When products that reach tens of millions are tested for his or her capability to boost engagement, companies would have to make sure that those productsat least in aggregatealso follow a dont make the issue worse principle. As time passes, more aggressive standards could possibly be established to roll back existing ramifications of already-approved products.
There are various methods that could be ideal for this kind of process. Included in these are protocols just like the photographic affect meter, which includes been used diagnostically to assess how contact with services and products affects mood. Technology platforms already are using surveys to assess product changes; according to reporters Cecilia Kang and Sheera Frankel, Mark Zuckerberg talks about survey-based growth metrics for some every product decision, the outcomes which were section of his choice to roll back the nicer version of Facebooks news feed algorithm following the 2020 election.
It could be reasonable to ask if the technology industry sees this process as possible and whether companies would fight it. While any potential regulation might engender this type of response, we’ve received positive feedback from early conversations concerning this frameworkperhaps because under our approach, most product decisions would pass muster. (Causing measureable harms of the type described this is a high bar, one which most product choices would clear.) And unlike other proposals, this plan sidesteps direct regulation of speech, at the very least beyond your most acute cases.
Simultaneously, we dont need to await regulators to do this. Companies could readily implement these methods by themselves. Establishing the case for change, however, is difficult without starting to collect the type of high-quality data were describing here. That’s because one cannot prove the existence of these kinds of harms without real-time measurement, developing a chicken-and-egg challenge. Proactively monitoring structural harms wont resolve platforms content issues. Nonetheless it could allow us to meaningfully and continuously verify if the public interest has been subverted.
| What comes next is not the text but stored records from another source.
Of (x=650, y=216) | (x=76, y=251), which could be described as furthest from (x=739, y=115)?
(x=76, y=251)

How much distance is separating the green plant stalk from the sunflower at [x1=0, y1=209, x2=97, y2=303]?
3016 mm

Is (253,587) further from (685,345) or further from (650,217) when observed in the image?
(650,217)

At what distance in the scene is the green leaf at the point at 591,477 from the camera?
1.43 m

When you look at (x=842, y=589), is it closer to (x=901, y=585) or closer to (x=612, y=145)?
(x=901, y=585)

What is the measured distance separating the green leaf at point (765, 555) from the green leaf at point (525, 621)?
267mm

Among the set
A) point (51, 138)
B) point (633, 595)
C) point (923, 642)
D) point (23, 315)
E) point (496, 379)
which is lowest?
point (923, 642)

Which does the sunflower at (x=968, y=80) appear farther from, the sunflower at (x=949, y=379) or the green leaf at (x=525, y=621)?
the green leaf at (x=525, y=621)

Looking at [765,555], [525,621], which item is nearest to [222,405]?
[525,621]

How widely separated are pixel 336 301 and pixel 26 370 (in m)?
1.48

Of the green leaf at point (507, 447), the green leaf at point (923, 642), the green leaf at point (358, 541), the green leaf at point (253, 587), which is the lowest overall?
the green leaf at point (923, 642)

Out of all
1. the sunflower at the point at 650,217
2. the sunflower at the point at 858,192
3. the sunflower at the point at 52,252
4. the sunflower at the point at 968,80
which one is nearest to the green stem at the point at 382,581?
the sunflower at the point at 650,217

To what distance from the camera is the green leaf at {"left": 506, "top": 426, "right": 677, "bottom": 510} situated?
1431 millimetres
THE UNITED STATES Environmental Protection Agency can be an apt analogy. The initial reason for the agency had not been to legislate environmental policy, but to enact standards and protocols in order that policies with actionable outcomes could possibly be made. From that time of view, the EPAs lasting impact had not been to solve environmental policy debates (it hasnt), but to create them possible. Likewise, the initial step for fixing social media marketing would be to create the infrastructure that well need to be able to examine outcomes in speech, mental well-being, and civic rely upon real-time. Without that, we are prevented from addressing some of the most pressing problems these platforms create.
Nathaniel Lubin is really a fellow at the Digital Life Initiative at Cornell Tech and the former director of any office of Digital Strategy at the White House under President Barack Obama. Thomas Krendl Gilbert is really a postdoctoral fellow at Cornell Tech and received an interdisciplinary PhD in machine ethics and epistemology at UC Berkeley.